Le droit à l’alimentation : une action quotidienne, une action politique.


Par Christophe Pruvot

Aujourd’hui, c‘est l‘urgence. On aide, on donne comme on peut. Nous souhaitons la fin de l‘aide alimentaire. Nous demandons à l’État d‘assurer la sécurité de toutes et tous. Pouvoir s’alimenter ne doit pas permettre le profit.

Ça commence par un débat.

C’est l’été, nous sommes une vingtaine d’adultes posés sur des tapis dans l’espace public et nous avons décidé de nous emparer d’un sujet de la vie quotidienne : l’alimentation. Nous souhaitons réfléchir ensemble pourquoi une association d’éducation populaire, un centre social et un espace de vie sociale organisent aujourd’hui une aide alimentaire, une cantine sociale alors que dans la ville il existe les « restos du cœur » et le « secours populaire ». 

Avant tout il est important de poser une évidence pour nous : l’alimentation est un droit et une démocratie doit donner accès à ce droit à tous les membres de la société sans condition.

Si l’alimentation est un droit premier, comment fait-on pour se nourrir correctement quand tout augmente ? La première condition qui interdit un accès libre à l’alimentation c’est la condition économique.

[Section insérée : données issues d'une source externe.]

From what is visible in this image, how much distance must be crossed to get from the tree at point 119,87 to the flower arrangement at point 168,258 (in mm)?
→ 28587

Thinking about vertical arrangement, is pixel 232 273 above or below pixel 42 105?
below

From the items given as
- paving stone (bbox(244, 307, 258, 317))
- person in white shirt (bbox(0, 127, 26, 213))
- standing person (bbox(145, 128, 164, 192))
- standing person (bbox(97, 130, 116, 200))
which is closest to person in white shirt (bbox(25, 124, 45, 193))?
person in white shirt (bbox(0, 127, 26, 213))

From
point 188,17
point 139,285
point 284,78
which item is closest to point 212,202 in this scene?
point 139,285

Notre conversation a débuté ainsi : 

« L’État ne donne pas accès à la nourriture, il ne protège pas les plus défavorisés. Ce n’est pas logique de passer par l’aide alimentaire : c’est la honte », « Pour se faire plaisir, même des petits plaisirs, on est obligé de prendre sur ces dépenses-là. Alors il n’y a plus de plaisirs », « Moi je mange surgelé ou des plats préparés parce que c’est moins cher enfin j’en trouve de vraiment pas chers même si les dates sont bien dépassées », « Moi j’ai fait un jardin mais ça ne fait pas tout », « Les produits les plus essentiels c’est trop cher », « On ne choisit pas ce qu’on mange », « Les gens prennent parce qu’ils ont faim et ne se posent plus la question s’ils aiment ou pas », « T’as beau travailler, ça ne suffit pas « , Tant que la bouffe ça rapportera à des gens les prix vont augmenter et nous on aura faim », « Avec la bouffe tu taxes un pauvre comme un riche », « On mange toujours la même chose », « Si en plus tu peux pas te déplacer tu peux pas aller chercher moins cher un peu plus loin », « On fonctionne avec les points de fidélité on ne choisit pas », « Ne pas choisir ça t’enlève une partie de ton humanité ».

Nous avons tenté de chercher un peu plus loin.

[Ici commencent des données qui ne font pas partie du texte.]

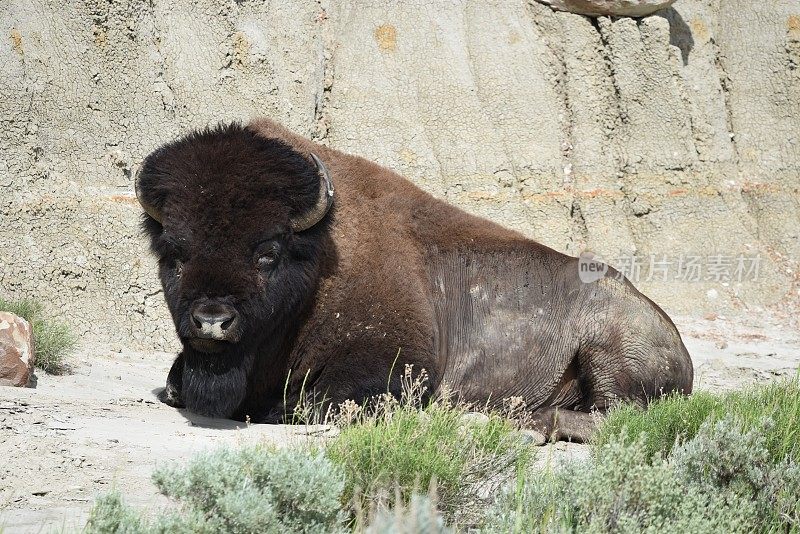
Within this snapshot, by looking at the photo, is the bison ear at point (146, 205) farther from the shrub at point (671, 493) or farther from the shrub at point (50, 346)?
the shrub at point (671, 493)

Nous avons partagé ce que Jean Ziegler écrit dans deux de ces ouvrages : « la faim dans le monde expliquée à mon fils » et « Destruction massive. Géopolitique de la faim ». Voici ce que nous en avons retenu et qui nous scandalise.

Nous vivons sur une planète qui déborde de richesse mais des gens ont faim, des enfants meurent de faim : c’est un scandale, c’est un crime.

L’être humain dépense tous les jours de l’énergie vitale. Celle-ci doit être remplacée par de la nourriture. Si le corps ne remplace pas cette énergie dépensée alors il souffre, le système immunitaire s’effondre et la personne meurt.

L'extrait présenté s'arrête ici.